In the previous post, I mentioned that I took a Myers-Briggs personality test at work and found that I am an INFP. A certain part of the profile I received makes me wonder: there's a list of famous INFPs at the end. Now, it's safe to assume that they didn't actually have these famous people take the test, but I guess I'm okay with labeling some of them as INFPs, because we have plenty of evidence to support what these people's personalities were like (these include Oscar Wilde, Mr. Rogers, Princess Di, Kurt Cobain, Carl Rogers, and Neil Diamond, in case you care). Some, however, (Mary, the mother of Jesus? Homer? St. Luke? St. John? Virgil?) are quite sketchy. When a person's biography starts out with something like "Legend has it that...", there's no way we have enough information that we can assign one of sixteen Myers-Briggs personality types to them. So dumb.
But I suppose they probably just put these things at the end so that you feel good about yourself anyway ("This person was successful and we had the same personality type, so I can be successful, too!"). It's kind of like the Matchmaker things in high school (remember those, you former Burroughs students reading this?), when they tell you that you are compatible with Josh Hartnett (I'm pretty sure that's who I got one of those years), so that you can feel okay about the fact that everyone on the actual-human-beings section of your list is either a huge nerd or someone you know nothing about.

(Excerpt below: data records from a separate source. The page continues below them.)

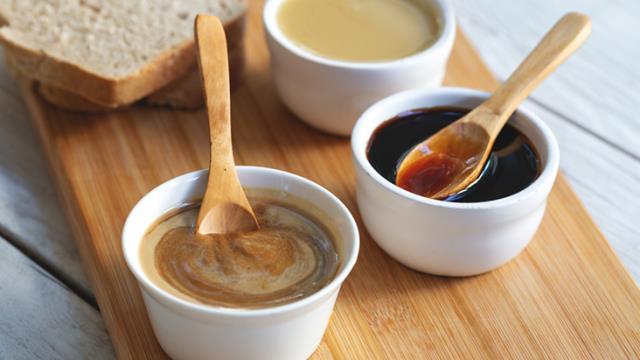 Cinsel gücünüz tavan yapacak! Kahvaltıların baş tacı ve doğal ilaç: Tahin pekmez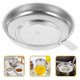 thumbnail image 4 of Stainless Steel Mesh Filter Oil Pot Filter Oil Strainer Oil Holder Tea Fine Mesh Filter, 4 of 4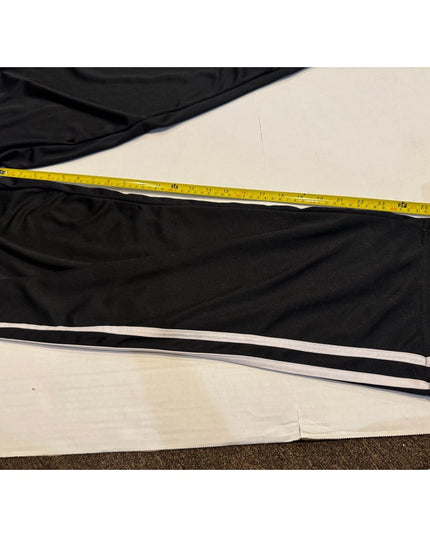 DaresayMen's Mesh Jogger | Athletic Sweatpants with Pockets small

Man, I think I have my Matchmakers in my old yearbooks at home somewhere. I'll have to remember to look at those next time I'm in Ridgecrest. All I remember is Spencer Witt was #10 on my list in 10th grade and he didn't believe me because I wasn't on his list and I had to explain to him why I could have him on my list but not be on his list and he somehow couldn't get it and it infuriated me. Also, I would always have the Mormon boys, which also infuriated me but I'm not really sure why.